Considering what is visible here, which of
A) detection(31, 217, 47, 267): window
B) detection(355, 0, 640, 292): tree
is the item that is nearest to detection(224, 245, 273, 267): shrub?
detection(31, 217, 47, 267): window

## Exercise details
Reproduce the listing above word for word, with every line unchanged.

## Result of this task
Considering what is visible here, which of
A) detection(31, 217, 47, 267): window
B) detection(355, 0, 640, 292): tree
is the item that is nearest to detection(224, 245, 273, 267): shrub?
detection(31, 217, 47, 267): window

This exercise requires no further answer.